-- Start --

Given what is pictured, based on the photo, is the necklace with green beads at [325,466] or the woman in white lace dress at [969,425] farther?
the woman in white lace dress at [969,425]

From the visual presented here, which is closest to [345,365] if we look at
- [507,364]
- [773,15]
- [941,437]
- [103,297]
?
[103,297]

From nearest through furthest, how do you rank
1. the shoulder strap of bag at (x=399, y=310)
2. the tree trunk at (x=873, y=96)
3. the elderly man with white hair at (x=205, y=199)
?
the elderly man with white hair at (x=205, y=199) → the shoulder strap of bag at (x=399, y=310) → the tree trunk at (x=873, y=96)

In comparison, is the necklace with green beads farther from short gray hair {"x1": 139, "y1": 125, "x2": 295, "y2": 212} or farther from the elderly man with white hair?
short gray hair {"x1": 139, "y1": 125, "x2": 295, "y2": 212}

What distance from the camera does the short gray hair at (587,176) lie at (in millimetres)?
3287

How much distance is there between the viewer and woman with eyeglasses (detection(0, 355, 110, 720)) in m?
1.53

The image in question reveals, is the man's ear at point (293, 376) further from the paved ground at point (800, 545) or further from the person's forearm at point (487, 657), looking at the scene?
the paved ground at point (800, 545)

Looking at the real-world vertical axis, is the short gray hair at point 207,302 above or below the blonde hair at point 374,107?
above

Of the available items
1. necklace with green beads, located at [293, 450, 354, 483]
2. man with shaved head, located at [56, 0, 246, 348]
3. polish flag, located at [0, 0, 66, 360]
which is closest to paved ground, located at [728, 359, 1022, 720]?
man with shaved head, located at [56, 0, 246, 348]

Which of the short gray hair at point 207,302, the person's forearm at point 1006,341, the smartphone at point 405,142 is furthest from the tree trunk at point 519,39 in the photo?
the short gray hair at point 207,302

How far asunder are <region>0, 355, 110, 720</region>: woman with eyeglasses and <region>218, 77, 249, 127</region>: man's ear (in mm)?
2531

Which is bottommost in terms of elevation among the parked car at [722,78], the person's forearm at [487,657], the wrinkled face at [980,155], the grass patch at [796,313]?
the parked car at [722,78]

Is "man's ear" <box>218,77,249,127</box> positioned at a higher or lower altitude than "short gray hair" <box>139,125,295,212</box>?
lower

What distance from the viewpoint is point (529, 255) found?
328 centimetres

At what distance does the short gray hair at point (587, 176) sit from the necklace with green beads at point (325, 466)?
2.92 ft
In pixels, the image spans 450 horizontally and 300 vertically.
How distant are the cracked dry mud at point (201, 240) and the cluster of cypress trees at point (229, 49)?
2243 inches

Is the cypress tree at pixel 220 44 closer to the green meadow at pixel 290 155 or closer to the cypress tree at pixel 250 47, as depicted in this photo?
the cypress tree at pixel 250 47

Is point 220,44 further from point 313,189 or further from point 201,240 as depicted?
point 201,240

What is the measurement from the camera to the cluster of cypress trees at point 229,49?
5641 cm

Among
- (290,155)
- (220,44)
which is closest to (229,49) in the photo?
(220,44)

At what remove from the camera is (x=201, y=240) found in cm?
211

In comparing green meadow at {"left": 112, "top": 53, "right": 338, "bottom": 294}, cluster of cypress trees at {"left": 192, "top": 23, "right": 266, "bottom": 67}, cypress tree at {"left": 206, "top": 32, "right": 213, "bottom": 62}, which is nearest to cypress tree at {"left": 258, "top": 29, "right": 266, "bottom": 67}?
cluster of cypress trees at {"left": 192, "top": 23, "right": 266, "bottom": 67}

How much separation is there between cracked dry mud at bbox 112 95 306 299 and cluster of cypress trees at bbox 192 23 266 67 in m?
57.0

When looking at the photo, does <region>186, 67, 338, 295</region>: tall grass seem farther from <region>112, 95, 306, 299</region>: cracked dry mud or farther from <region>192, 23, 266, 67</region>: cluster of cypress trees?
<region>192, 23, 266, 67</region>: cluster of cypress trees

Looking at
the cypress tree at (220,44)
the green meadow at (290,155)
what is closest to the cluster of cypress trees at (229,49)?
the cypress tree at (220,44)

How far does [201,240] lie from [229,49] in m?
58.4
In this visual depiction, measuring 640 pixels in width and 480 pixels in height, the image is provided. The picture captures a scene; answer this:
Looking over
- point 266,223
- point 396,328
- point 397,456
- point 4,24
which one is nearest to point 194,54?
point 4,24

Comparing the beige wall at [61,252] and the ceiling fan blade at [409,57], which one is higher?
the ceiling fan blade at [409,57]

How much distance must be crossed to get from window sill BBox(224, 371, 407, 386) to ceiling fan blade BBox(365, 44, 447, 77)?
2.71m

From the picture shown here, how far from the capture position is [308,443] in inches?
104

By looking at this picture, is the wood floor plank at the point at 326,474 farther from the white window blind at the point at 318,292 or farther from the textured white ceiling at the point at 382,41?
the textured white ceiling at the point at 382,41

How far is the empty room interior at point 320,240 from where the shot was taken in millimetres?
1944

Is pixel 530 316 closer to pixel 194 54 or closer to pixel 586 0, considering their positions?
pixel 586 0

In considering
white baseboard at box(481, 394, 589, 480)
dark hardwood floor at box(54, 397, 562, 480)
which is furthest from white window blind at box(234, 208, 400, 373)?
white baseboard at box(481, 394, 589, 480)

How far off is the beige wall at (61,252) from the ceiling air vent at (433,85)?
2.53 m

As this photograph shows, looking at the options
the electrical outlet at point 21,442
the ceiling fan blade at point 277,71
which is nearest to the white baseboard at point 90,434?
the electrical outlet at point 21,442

-- End --

Type out the full listing again, exactly as given.

Given what is pictured, based on the photo, is the necklace with green beads at [325,466] or the woman in white lace dress at [969,425] farther?
the woman in white lace dress at [969,425]

From the visual presented here, which is closest to [345,365] if we look at
- [507,364]
- [773,15]
- [941,437]
- [103,297]
?
[103,297]

From nearest through furthest, how do you rank
1. the shoulder strap of bag at (x=399, y=310)
2. the tree trunk at (x=873, y=96)
3. the elderly man with white hair at (x=205, y=199)
?
the elderly man with white hair at (x=205, y=199) → the shoulder strap of bag at (x=399, y=310) → the tree trunk at (x=873, y=96)

In comparison, is the necklace with green beads farther from short gray hair {"x1": 139, "y1": 125, "x2": 295, "y2": 212} or farther from the elderly man with white hair?
short gray hair {"x1": 139, "y1": 125, "x2": 295, "y2": 212}

What distance from the camera does the short gray hair at (587,176) lie at (in millimetres)?
3287

How much distance is there between the viewer and woman with eyeglasses (detection(0, 355, 110, 720)) in m?
1.53

The image in question reveals, is the man's ear at point (293, 376) further from the paved ground at point (800, 545) or further from the person's forearm at point (487, 657), looking at the scene?
the paved ground at point (800, 545)

Looking at the real-world vertical axis, is the short gray hair at point 207,302 above or below the blonde hair at point 374,107?
above

Of the available items
1. necklace with green beads, located at [293, 450, 354, 483]
2. man with shaved head, located at [56, 0, 246, 348]
3. polish flag, located at [0, 0, 66, 360]
which is closest to paved ground, located at [728, 359, 1022, 720]?
man with shaved head, located at [56, 0, 246, 348]

Which of the short gray hair at point 207,302, the person's forearm at point 1006,341, the smartphone at point 405,142 is furthest from the tree trunk at point 519,39 in the photo?
the short gray hair at point 207,302

How far asunder are <region>0, 355, 110, 720</region>: woman with eyeglasses and <region>218, 77, 249, 127</region>: man's ear (in mm)?
2531

Which is bottommost in terms of elevation among the parked car at [722,78], the person's forearm at [487,657], the wrinkled face at [980,155], the grass patch at [796,313]?
the parked car at [722,78]

Is "man's ear" <box>218,77,249,127</box> positioned at a higher or lower altitude than "short gray hair" <box>139,125,295,212</box>?
lower

What distance from the viewpoint is point (529, 255) found?
328 centimetres

At what distance does the short gray hair at point (587, 176) sit from the necklace with green beads at point (325, 466)?
2.92 ft
In pixels, the image spans 450 horizontally and 300 vertically.
How distant are the cracked dry mud at point (201, 240) and the cluster of cypress trees at point (229, 49)?
2243 inches

Is the cypress tree at pixel 220 44 closer to the green meadow at pixel 290 155 or closer to the cypress tree at pixel 250 47, as depicted in this photo?
the cypress tree at pixel 250 47

Is point 220,44 further from point 313,189 or further from point 201,240 as depicted?
point 201,240

What is the measurement from the camera to the cluster of cypress trees at point 229,49?
5641 cm

Among
- (290,155)
- (220,44)
which is closest to (229,49) in the photo?
(220,44)

At what remove from the camera is (x=201, y=240) found in cm?
211

In comparing green meadow at {"left": 112, "top": 53, "right": 338, "bottom": 294}, cluster of cypress trees at {"left": 192, "top": 23, "right": 266, "bottom": 67}, cypress tree at {"left": 206, "top": 32, "right": 213, "bottom": 62}, which is nearest to cypress tree at {"left": 258, "top": 29, "right": 266, "bottom": 67}?
cluster of cypress trees at {"left": 192, "top": 23, "right": 266, "bottom": 67}

How much separation is there between cracked dry mud at bbox 112 95 306 299 and cluster of cypress trees at bbox 192 23 266 67 in m?
57.0

When looking at the photo, does <region>186, 67, 338, 295</region>: tall grass seem farther from <region>112, 95, 306, 299</region>: cracked dry mud or farther from <region>192, 23, 266, 67</region>: cluster of cypress trees?
<region>192, 23, 266, 67</region>: cluster of cypress trees

Looking at
the cypress tree at (220,44)
the green meadow at (290,155)
what is closest to the cluster of cypress trees at (229,49)?
the cypress tree at (220,44)

How far does [201,240] lie from [229,49] in m?
58.4
In this visual depiction, measuring 640 pixels in width and 480 pixels in height, the image is provided. The picture captures a scene; answer this:
Looking over
- point 266,223
- point 396,328
- point 397,456
- point 4,24
which one is nearest to point 194,54?
point 4,24

Comparing the beige wall at [61,252] and the ceiling fan blade at [409,57], which one is higher?
the ceiling fan blade at [409,57]

How much distance must be crossed to get from window sill BBox(224, 371, 407, 386) to ceiling fan blade BBox(365, 44, 447, 77)?
2.71m

From the picture shown here, how far from the capture position is [308,443] in inches?
104

By looking at this picture, is the wood floor plank at the point at 326,474 farther from the white window blind at the point at 318,292 or farther from the textured white ceiling at the point at 382,41?
the textured white ceiling at the point at 382,41

How far is the empty room interior at point 320,240 from where the shot was taken in millimetres?
1944

Is pixel 530 316 closer to pixel 194 54 or closer to pixel 586 0, considering their positions?
pixel 586 0

In considering
white baseboard at box(481, 394, 589, 480)
dark hardwood floor at box(54, 397, 562, 480)
which is furthest from white window blind at box(234, 208, 400, 373)?
white baseboard at box(481, 394, 589, 480)

How far off is the beige wall at (61,252) from the ceiling air vent at (433,85)?
2.53 m

As this photograph shows, looking at the options
the electrical outlet at point 21,442
the ceiling fan blade at point 277,71
which is nearest to the white baseboard at point 90,434?
the electrical outlet at point 21,442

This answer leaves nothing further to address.